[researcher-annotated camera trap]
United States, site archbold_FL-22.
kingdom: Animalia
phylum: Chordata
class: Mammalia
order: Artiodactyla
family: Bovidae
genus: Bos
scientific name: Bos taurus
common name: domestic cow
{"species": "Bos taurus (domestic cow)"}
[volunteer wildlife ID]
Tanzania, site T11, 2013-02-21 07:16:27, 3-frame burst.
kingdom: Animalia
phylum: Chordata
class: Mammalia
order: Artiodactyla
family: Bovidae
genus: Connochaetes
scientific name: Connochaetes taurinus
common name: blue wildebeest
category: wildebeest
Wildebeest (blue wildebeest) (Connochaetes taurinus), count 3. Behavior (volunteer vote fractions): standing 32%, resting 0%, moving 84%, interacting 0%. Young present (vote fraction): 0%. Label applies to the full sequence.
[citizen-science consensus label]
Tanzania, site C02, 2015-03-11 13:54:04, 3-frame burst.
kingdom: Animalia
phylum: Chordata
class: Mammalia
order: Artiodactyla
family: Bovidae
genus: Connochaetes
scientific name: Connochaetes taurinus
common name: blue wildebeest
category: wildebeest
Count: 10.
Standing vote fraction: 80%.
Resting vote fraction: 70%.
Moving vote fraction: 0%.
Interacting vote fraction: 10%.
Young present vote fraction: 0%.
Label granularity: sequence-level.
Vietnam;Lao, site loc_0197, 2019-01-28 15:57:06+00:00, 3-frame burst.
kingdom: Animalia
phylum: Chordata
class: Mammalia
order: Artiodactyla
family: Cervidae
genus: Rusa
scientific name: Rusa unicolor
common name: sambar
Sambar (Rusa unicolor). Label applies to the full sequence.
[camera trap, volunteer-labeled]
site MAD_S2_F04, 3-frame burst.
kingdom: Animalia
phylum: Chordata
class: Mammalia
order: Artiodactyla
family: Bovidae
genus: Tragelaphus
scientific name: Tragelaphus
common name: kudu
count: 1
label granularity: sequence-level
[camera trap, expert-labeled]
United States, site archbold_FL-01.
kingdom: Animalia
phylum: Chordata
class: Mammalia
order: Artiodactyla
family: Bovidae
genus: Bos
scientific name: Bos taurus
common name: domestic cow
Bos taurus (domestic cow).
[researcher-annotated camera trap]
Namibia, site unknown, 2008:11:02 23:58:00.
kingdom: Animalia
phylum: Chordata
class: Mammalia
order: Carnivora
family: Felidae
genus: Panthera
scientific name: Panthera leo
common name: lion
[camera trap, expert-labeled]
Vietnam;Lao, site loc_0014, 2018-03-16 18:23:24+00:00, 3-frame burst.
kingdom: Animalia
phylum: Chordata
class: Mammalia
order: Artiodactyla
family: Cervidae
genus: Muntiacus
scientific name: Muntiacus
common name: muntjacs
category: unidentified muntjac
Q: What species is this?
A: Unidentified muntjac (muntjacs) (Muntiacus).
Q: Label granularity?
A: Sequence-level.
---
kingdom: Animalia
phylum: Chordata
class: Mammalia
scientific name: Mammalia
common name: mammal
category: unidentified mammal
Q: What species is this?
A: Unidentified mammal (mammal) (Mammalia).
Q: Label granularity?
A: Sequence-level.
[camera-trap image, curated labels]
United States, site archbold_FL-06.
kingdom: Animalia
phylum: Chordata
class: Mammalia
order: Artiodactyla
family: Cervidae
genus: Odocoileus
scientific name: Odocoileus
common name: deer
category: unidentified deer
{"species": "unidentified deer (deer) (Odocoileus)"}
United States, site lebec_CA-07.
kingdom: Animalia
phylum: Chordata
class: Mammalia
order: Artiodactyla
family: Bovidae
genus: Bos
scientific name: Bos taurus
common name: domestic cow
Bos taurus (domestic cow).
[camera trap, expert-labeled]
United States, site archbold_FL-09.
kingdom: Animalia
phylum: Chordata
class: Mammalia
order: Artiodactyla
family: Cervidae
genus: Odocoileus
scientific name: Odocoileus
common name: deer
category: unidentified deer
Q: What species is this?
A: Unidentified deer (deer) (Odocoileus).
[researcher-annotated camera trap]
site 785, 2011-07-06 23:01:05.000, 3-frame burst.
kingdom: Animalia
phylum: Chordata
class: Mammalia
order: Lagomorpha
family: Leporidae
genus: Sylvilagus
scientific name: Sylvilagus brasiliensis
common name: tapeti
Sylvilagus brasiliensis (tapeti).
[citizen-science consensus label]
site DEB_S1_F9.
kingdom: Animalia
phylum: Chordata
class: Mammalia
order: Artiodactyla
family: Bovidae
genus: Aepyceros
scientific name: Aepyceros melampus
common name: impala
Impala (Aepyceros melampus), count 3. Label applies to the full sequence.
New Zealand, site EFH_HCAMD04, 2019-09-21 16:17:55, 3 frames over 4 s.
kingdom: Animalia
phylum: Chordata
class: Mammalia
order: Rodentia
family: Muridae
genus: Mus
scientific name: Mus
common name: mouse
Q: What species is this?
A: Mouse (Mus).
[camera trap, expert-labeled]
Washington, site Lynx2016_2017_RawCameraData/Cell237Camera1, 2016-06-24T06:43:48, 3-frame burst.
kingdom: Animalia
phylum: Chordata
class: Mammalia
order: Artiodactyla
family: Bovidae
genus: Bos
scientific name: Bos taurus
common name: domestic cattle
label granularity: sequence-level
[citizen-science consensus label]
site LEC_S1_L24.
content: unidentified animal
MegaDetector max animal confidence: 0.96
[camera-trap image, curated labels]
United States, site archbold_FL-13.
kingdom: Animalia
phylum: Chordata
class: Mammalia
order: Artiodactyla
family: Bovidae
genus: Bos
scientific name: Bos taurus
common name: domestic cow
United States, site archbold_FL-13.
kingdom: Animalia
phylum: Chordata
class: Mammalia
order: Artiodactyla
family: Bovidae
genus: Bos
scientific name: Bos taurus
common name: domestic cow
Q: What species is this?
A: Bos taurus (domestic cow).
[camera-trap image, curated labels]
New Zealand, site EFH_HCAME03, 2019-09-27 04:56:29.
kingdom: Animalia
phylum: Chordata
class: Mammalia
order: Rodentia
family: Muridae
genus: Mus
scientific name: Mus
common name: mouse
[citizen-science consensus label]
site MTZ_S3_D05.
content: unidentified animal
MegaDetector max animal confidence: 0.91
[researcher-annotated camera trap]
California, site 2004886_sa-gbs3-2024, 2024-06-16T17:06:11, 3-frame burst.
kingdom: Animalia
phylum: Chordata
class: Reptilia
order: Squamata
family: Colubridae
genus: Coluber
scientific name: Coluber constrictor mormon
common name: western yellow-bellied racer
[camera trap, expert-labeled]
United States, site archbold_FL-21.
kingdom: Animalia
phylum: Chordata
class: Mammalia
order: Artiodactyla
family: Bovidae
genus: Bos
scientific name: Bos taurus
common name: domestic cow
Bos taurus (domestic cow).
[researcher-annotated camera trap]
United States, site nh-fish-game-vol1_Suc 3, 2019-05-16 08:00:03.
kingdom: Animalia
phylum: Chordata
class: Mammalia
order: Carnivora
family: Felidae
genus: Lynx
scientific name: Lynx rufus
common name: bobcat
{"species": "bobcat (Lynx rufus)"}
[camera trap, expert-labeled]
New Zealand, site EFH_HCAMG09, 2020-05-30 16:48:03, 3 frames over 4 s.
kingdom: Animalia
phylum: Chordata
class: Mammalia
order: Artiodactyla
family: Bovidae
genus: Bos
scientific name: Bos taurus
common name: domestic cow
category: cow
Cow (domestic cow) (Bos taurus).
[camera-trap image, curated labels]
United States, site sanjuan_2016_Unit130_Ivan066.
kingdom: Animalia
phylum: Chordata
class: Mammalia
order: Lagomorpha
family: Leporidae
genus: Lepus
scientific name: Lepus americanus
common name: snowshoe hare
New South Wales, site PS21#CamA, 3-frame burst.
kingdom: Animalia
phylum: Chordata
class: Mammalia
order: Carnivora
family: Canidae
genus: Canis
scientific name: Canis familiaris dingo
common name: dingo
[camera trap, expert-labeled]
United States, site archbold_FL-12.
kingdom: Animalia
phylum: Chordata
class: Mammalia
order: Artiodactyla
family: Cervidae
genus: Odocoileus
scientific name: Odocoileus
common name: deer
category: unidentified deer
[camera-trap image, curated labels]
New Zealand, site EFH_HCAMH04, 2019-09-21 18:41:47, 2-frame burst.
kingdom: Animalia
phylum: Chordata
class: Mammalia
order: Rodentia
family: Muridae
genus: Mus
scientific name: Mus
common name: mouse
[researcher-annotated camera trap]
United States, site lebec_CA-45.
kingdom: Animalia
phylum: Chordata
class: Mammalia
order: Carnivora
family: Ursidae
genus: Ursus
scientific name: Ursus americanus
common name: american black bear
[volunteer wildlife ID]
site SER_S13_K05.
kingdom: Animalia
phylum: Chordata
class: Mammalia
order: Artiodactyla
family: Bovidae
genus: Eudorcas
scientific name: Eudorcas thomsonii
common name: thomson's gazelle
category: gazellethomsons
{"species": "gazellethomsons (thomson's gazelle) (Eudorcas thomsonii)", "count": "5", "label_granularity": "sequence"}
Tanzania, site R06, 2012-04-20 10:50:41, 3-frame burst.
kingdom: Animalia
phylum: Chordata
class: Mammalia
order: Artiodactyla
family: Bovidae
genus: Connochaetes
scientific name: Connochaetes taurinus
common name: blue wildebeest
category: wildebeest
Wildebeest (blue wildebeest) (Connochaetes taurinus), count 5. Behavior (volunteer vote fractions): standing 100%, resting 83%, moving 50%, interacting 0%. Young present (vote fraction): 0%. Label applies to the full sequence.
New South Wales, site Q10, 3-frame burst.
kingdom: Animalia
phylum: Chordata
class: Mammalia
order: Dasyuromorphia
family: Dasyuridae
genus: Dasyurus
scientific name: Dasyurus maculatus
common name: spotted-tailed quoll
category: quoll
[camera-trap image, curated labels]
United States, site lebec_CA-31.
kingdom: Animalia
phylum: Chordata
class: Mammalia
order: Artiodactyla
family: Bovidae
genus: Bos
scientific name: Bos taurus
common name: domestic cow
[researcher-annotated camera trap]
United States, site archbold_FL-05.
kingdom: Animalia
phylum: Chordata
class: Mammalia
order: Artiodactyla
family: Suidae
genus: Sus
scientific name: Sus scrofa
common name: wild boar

- - -

:: Problem description ::
Copy every line of the material in which the word "frames" occurs.

:: Response area ::
New Zealand, site EFH_HCAMD04, 2019-09-21 16:17:55, 3 frames over 4 s.
New Zealand, site EFH_HCAMG09, 2020-05-30 16:48:03, 3 frames over 4 s.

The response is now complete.